Title: Safety Outcomes of Empiric Linezolid versus Vancomycin in Patients with Pneumonia and Risk Factors for Methicillin-Resistant Staphylococcus aureus Infection
Purpose: Vancomycin and linezolid are primary agents recommended for treating methicillin resistant Staphylococcus aureus pneumonia¹. However, linezolid tends to become the secondary agent during therapy selection due to lack of familiarity, cost, or concern for adverse effects of myelosuppression or serotonin syndrome. The purpose of this study is to investigate key safety outcomes in use of intravenous linezolid and vancomycin for the purpose of inpatient treatment of pneumonia.
Methods: The study was conducted as a single-center, Institutional Review Board (IRB)-approved, retrospective observational cohort study. Patients were identified from clinical data already available in the Ascension central data repository (across 11 practice sites) and screened based on inclusion and exclusion criteria. Encounters were then categorized by receipt of either “vancomycin” or “linezolid,” with further stratification for the various primary and secondary outcomes. The primary outcome is defined as composite safety outcomes, defined as incidences of acute kidney injury, cytopenias, serotonin syndrome, infusion reactions, and suspected or confirmed Clostridioides difficile infection. This data was collected from the facilities’ respective electronic health records for patients admitted between January 1, 2020 to September 30, 2025. Data was analyzed using Student’s t-test or Wilcoxon rank sum test or Chi-square or Fisher’s exact test, as appropriate for the data type. Alpha was set as 0.05 with 80% power.

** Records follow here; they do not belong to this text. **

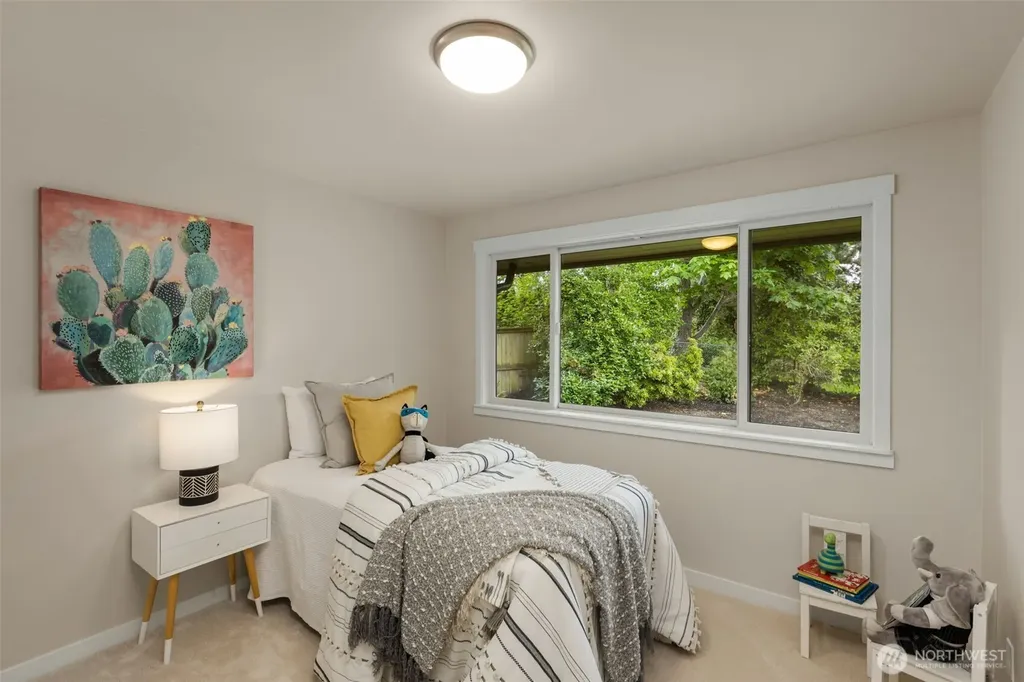 8805 SE 39th Street Mercer Island WA 98040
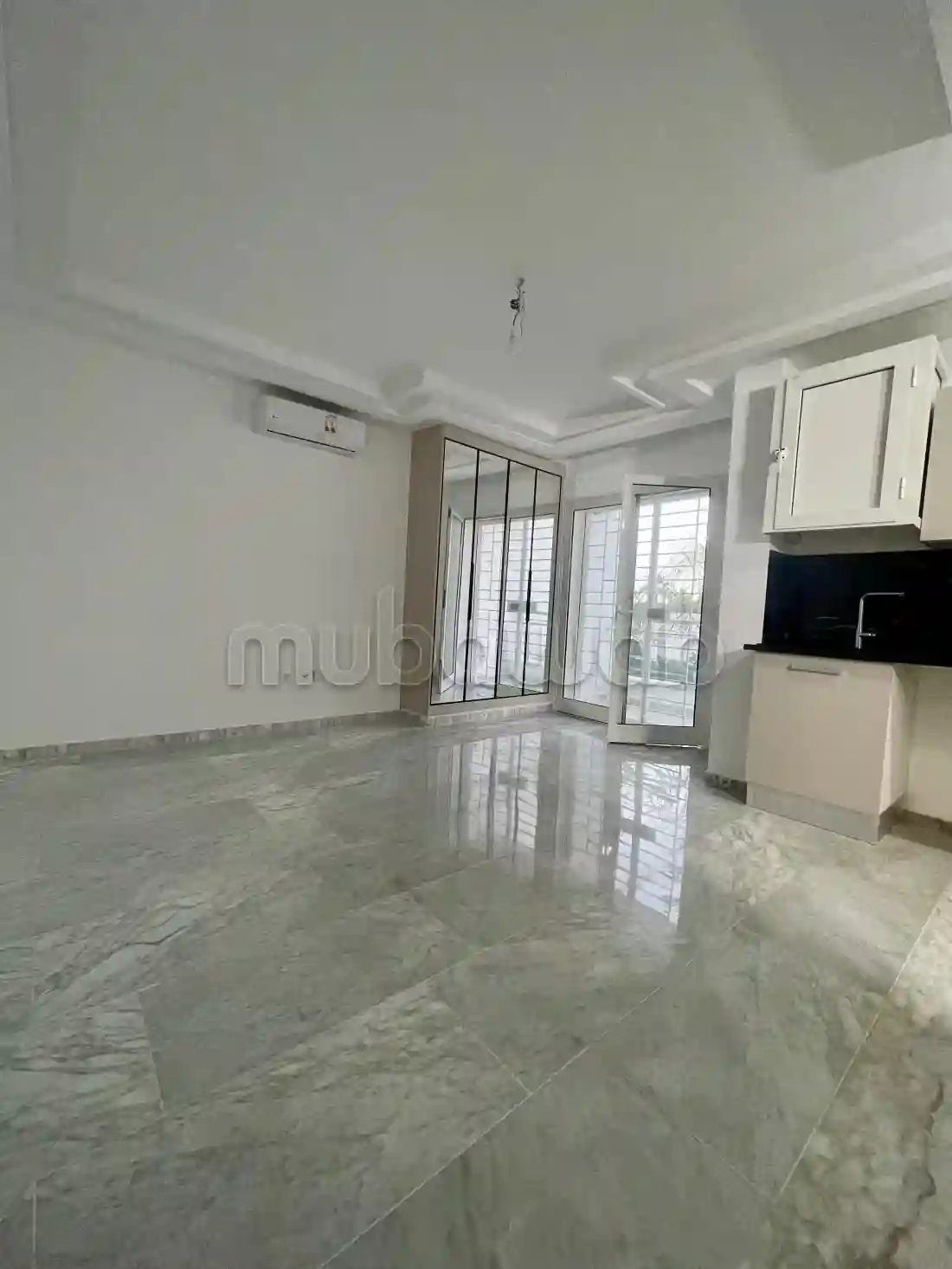 À Louer S0 Neuf Avec Place pkg à la Soukra - Vue 3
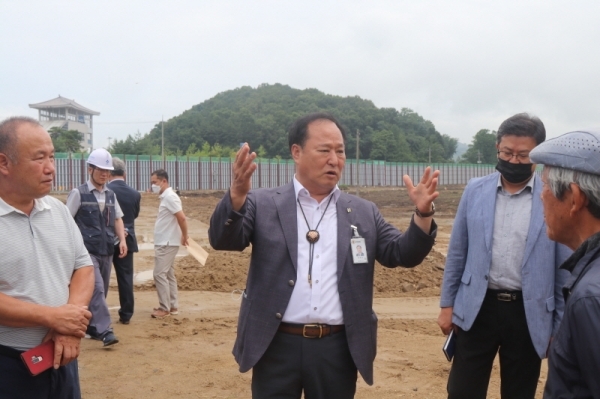 공약이행 평가 현장 점검에 나선 정동균 군수가 22일 오전 용문면 다문지구 주택개발지구에서 지역 유지들과 사업내용에 대해 설명하고 있다.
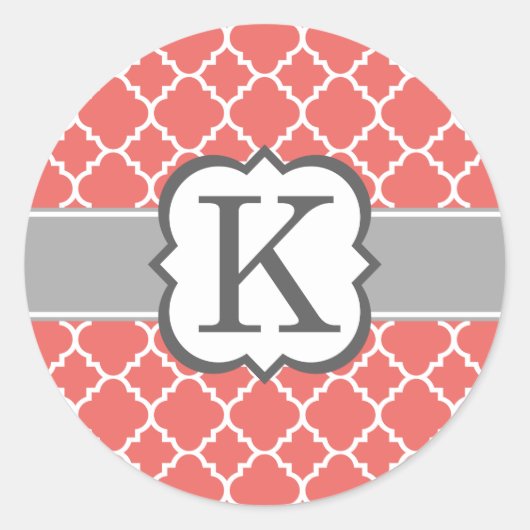 Koraal Wit Monogram Letter K Quatrefoil Ronde Sticker (Voorkant)
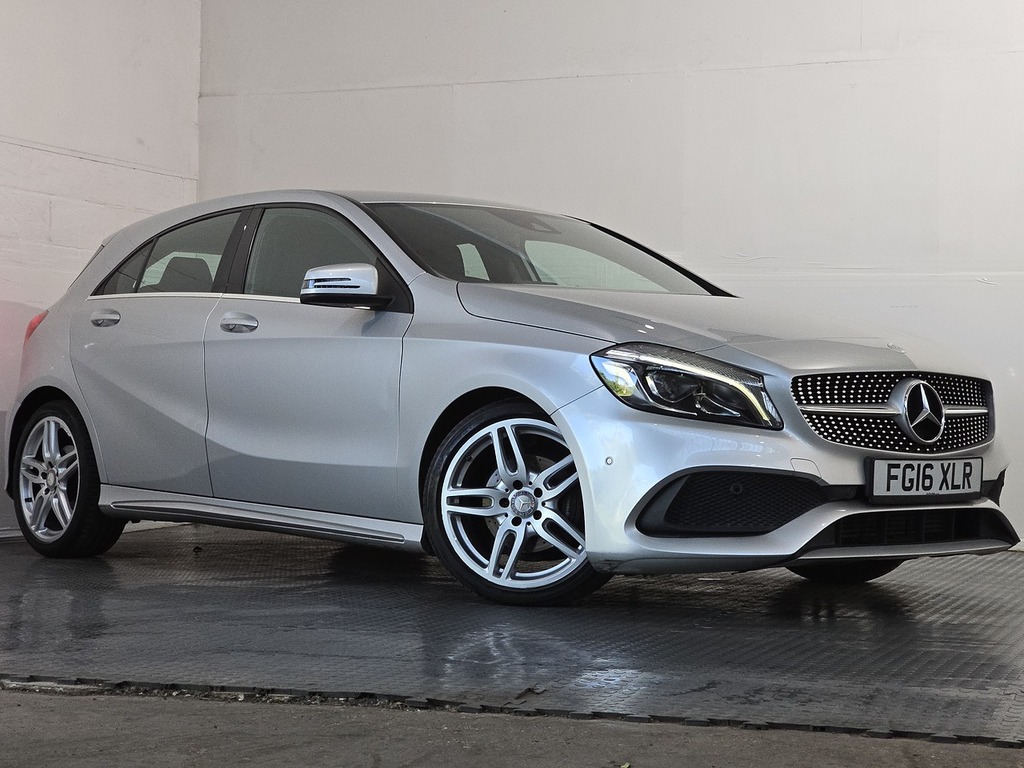 Mercedes-Benz A Class A180 Amg Line Silver #3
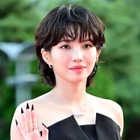 i-dle・ソヨン、むき出しの背中から露わになったタトゥーに注目！妖艶さたっぷりの表情で魅了【PHOTO】 画像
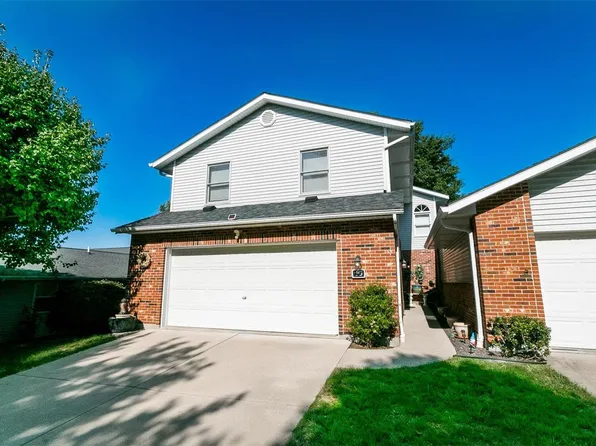 16 Fieldcrest Dr, Columbia, IL 62236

Results: 14 patients were included in the study from a single site of the 11 sites. The remaining sites are assessed in a separate analysis. 7 patients were in each of the two groups, vancomycin and linezolid. Baseline characteristics were similar between groups. There was no significant difference found between the composite safety outcomes in either treatment group. Within the secondary outcomes, vancomycin patients had a statistically significant increased rate of 30-day all-cause mortality when compared to those of the linezolid group.
Discussion: In this study, we found no significant difference in composite safety outcomes between patients with pneumonia being treated with vancomycin or linezolid. This may represent comparable safety profiles between the agents. It is important to consider the increase in 30-day all-cause mortality rate and apply it to a patient’s full clinical picture. More research is warranted with a larger sample size.